Scott, though the “mama” in charge of Mama Kim’s, does not have children. But she tailored next Sunday’s menu, which includes a free mimosa for the mothers, based on what women who come into her restaurant like.

“I have things that I know are favorites, like the king crab Benedict and wild mushroom frittata with asparagus,” Scott said. The menu also includes a petit filet, and probably will be beefier for Father’s Day.

(For that mother who wants meat and plenty of it on her special day, Putah Creek Cafe in Winters is offering an enormous smoked brisket Benedict special.)

Regardless of what’s on menus, Paulette Bruce, a Sacramento public relations consultant and cooking instructor, said she prefers to stay out of restaurants on Mother’s Day. “It’s like Valentine’s Day – restaurants can be overbooked,” she said.

Her sons, whom Bruce taught to cook, make a Mother’s Day meal for her and their wives every Mother’s Day.
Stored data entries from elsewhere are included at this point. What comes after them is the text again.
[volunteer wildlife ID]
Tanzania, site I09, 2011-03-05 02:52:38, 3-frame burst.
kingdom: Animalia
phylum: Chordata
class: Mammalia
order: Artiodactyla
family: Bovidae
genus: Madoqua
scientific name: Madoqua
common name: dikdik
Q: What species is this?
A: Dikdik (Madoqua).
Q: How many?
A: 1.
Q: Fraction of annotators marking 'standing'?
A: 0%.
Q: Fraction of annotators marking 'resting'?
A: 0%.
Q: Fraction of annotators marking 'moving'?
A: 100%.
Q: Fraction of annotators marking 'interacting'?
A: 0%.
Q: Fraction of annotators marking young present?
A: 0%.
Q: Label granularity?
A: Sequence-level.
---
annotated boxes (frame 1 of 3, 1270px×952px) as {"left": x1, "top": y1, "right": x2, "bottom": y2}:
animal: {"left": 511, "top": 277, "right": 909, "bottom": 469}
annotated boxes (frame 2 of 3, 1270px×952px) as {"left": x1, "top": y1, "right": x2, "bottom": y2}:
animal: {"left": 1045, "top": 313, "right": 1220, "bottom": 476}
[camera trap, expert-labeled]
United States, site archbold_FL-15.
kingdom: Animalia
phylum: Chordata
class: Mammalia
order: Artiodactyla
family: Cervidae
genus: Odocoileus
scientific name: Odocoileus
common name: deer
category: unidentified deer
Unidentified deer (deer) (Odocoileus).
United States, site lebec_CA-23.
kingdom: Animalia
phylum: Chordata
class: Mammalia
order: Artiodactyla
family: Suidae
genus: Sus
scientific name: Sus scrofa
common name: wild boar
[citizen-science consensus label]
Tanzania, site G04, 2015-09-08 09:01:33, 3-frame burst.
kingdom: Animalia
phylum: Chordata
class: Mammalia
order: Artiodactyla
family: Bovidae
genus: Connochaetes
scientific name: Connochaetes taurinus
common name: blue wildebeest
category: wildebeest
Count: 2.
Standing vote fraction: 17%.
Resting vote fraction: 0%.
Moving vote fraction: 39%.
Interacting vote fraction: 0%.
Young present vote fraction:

But she said food isn’t required for her on that day. Her favorite Mother’s Day, she said, happened when her contractor son was renovating her house, and Bruce and all three of her adult sons visited a home-improvement store together.

Wait. The home-improvement store is strictly Father’s Day territory, right? Or at least according to ads that link power drills as closely to Father’s Day as others do mimosas to Mother’s Day. Real life apparently doesn’t always jibe with archetypes.

And although the Mother’s Day restaurant brunch was not a particularly progressive idea when it started, Ternikar said, because it “reinforced the idea that Mom cooked all day,” it’s now “an institution.”

And it might grow in popularity in the coming years, said Scott, who observed that “millennials don’t seem to be big (on cooking).”

These youngsters might or might not be attached to a certain wave of feminism, or might prefer Bernie Sanders or Donald Trump or Ted Cruz to Clinton. But if they’re not cooking Mother’s Day brunch themselves, they share an obligation to take their mothers out.